Tuesday, February 4, 2014

A snowy step towards recovery

George did well over night. The nurses already had him up to walk and sit up early this AM. Even with all the drugs, he's in plenty of discomfort.  He has all sorts of tubes coming in & out. His mouth is so parched! He's not allowed to drink even a drop of water. His big treat is that they let him swab his mouth with a small sponge dipped in ice water. He needs it dipped in whiskey!  He's in fairly good spirits & able to make jokes. The next big milestone will be the Swallow test--got to make sure there's no leaks in the plumbing!

Monday, February 3, 2014


After an hour delay due to someone aspirating a tooth into their lung, George's surgeon got to work on him. All went well and according to plan. He landed in CVR(ICU) around 1:30 and is amazingly aware and coherent. He has Al taped to the foot of his bed watching over him.
Thanks to everyone for the good wishes, prayers and support!

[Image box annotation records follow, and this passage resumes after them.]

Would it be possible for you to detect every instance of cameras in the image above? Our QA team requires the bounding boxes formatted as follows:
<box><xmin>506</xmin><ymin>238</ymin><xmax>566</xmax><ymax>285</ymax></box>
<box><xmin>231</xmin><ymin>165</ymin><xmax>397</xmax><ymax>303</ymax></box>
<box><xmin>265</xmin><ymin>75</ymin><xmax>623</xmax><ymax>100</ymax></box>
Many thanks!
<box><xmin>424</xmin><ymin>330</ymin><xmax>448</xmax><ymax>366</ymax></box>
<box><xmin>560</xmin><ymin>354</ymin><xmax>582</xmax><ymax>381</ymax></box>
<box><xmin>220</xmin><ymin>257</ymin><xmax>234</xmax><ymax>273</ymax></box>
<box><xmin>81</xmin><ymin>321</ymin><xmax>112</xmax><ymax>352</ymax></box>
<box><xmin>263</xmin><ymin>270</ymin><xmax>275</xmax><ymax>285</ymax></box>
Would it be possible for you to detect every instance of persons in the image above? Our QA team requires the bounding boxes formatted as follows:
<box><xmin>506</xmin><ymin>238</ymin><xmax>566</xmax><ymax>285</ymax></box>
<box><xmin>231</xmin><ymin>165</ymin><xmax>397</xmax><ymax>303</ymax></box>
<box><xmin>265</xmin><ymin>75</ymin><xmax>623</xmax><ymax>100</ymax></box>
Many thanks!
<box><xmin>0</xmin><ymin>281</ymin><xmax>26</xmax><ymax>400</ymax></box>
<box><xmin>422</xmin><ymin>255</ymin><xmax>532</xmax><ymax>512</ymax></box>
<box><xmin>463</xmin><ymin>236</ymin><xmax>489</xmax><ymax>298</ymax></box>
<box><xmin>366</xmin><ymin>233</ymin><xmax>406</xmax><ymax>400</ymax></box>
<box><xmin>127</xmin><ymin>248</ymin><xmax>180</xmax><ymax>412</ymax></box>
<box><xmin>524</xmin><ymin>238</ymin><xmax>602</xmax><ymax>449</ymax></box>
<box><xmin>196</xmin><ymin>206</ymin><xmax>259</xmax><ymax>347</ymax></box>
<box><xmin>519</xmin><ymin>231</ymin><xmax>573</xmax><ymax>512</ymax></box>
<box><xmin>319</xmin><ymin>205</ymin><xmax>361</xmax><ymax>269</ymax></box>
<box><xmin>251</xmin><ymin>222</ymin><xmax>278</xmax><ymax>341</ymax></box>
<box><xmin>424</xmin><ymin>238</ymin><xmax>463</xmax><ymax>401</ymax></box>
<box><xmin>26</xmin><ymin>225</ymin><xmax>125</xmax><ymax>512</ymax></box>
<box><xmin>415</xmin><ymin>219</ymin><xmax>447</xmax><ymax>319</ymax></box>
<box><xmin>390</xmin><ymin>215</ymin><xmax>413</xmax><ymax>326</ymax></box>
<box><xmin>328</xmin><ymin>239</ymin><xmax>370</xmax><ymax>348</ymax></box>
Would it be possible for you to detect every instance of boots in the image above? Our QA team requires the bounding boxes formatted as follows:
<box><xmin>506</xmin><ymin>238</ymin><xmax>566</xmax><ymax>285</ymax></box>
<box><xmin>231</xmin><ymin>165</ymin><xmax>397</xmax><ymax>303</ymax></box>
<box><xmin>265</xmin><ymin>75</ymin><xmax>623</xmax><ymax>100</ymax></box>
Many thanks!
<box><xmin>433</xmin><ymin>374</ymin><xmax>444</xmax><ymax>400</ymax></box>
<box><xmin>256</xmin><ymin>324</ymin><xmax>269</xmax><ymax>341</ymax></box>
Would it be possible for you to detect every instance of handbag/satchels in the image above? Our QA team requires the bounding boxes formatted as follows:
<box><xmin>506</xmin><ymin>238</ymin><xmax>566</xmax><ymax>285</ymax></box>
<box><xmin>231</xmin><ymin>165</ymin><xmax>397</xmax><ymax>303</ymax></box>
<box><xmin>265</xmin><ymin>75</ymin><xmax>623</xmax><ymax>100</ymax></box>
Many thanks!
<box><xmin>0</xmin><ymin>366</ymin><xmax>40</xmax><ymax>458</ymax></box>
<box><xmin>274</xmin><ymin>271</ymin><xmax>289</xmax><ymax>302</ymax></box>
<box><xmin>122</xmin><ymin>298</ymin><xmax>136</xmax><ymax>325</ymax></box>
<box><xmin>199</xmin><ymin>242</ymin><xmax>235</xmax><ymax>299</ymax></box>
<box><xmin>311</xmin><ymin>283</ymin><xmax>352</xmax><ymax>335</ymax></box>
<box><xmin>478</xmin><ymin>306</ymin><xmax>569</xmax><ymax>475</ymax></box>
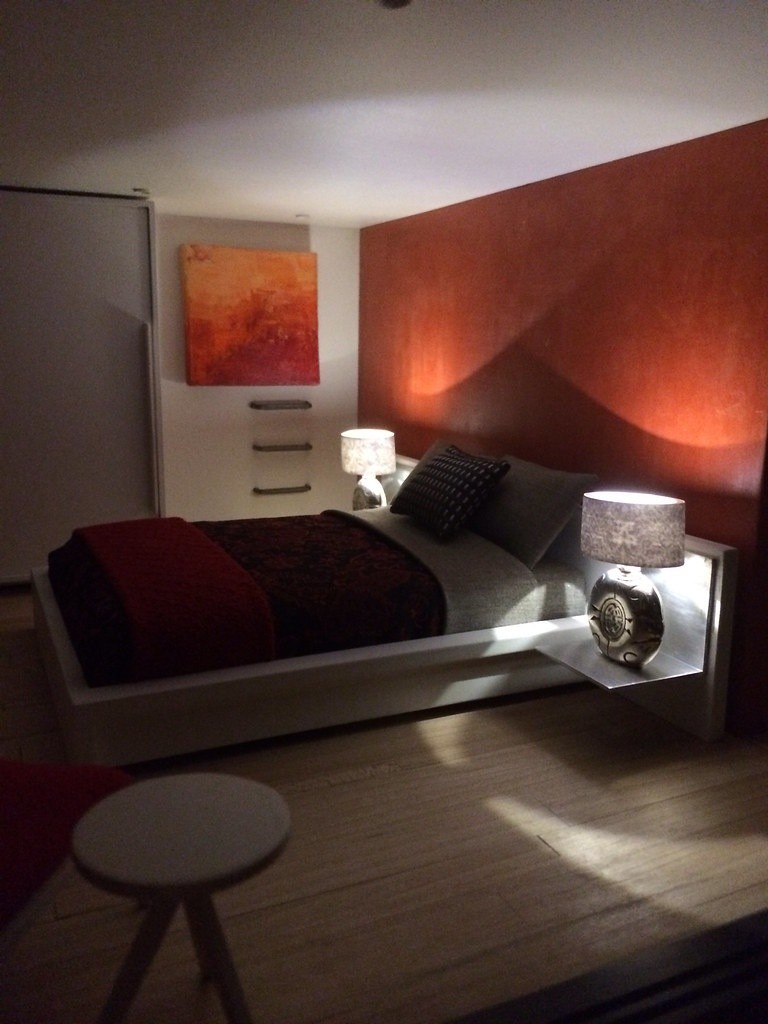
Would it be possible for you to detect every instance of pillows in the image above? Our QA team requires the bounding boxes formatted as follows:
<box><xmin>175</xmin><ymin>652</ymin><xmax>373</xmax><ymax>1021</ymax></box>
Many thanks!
<box><xmin>390</xmin><ymin>445</ymin><xmax>510</xmax><ymax>543</ymax></box>
<box><xmin>390</xmin><ymin>437</ymin><xmax>498</xmax><ymax>507</ymax></box>
<box><xmin>466</xmin><ymin>453</ymin><xmax>603</xmax><ymax>570</ymax></box>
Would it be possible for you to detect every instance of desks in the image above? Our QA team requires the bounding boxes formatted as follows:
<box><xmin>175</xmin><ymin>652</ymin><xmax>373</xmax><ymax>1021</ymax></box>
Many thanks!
<box><xmin>67</xmin><ymin>772</ymin><xmax>292</xmax><ymax>1024</ymax></box>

Saturday, February 1, 2014

Game On

I got the call Friday at about 4 PM.  Surgery is scheduled for Monday (2/3) at 7 AM at Missouri Baptist Hospital (MoBap).  We have to be there at 5:30.  That is no big deal.  We probably won't sleep much anyway.

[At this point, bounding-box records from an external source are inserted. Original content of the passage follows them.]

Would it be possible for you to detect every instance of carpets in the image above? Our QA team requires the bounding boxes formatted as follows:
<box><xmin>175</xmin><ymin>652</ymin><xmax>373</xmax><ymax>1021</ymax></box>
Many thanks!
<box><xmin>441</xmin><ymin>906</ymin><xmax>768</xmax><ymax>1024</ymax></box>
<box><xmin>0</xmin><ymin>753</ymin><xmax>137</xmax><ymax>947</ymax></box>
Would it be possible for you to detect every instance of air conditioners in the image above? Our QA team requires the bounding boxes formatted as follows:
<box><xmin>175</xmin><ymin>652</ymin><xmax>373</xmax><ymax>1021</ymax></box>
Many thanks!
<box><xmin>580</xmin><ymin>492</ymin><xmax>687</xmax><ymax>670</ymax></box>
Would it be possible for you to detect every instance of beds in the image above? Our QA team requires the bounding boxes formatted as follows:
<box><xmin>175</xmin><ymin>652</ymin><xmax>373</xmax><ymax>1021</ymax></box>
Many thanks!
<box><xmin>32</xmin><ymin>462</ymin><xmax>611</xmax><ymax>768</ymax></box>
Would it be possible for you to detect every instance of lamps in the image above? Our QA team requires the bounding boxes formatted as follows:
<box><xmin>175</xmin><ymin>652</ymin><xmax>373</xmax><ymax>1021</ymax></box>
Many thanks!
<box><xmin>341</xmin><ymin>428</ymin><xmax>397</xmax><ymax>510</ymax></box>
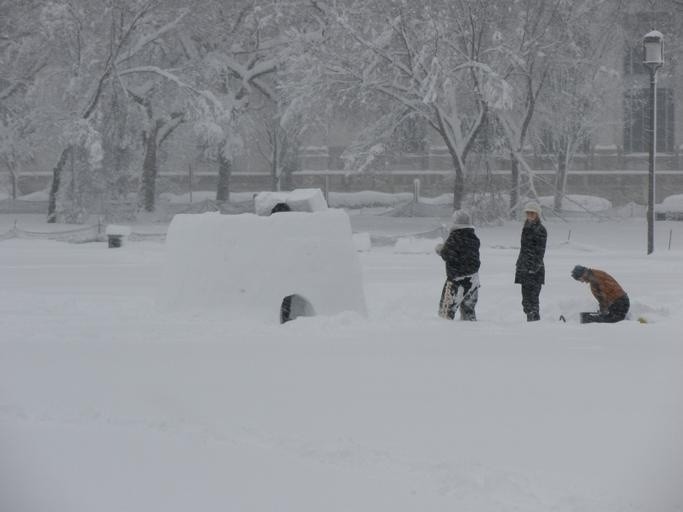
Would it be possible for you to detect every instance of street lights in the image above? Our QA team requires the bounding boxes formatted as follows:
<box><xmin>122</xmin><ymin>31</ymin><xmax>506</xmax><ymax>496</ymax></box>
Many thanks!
<box><xmin>641</xmin><ymin>30</ymin><xmax>666</xmax><ymax>255</ymax></box>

Nothing to eat or drink after midnight.  I have special soap to shower with Sunday night and special wipes to clean with Monday morning.

We have been feeling kind of anxious this past week in anticipation of the event.  What helps is to think about other events we have planned in March, April and May.  We spent Friday night with the family: some pizza, a little Elmo, conversation, fart jokes and some music of course.

                                                       Lucy with my dynodaug cap on.

Dottie will post on the BLAUG after the surgery to let everyone know how it went.  I will be in the ICU for at least 3 days.  When I get to a regular room I should be able to receive visitors (as long as the morphine holds out).  Dot will post about that too.  The Doc said I should be in the hospital 8 - 11 days.  I know what I'm getting Dottie for Valentine's Day: a patient to nurse at home.  Sorry, Honey.

Hopefully, the groundhog doesn't see its shadow, so we can recover quickly from this winter of our discomfort.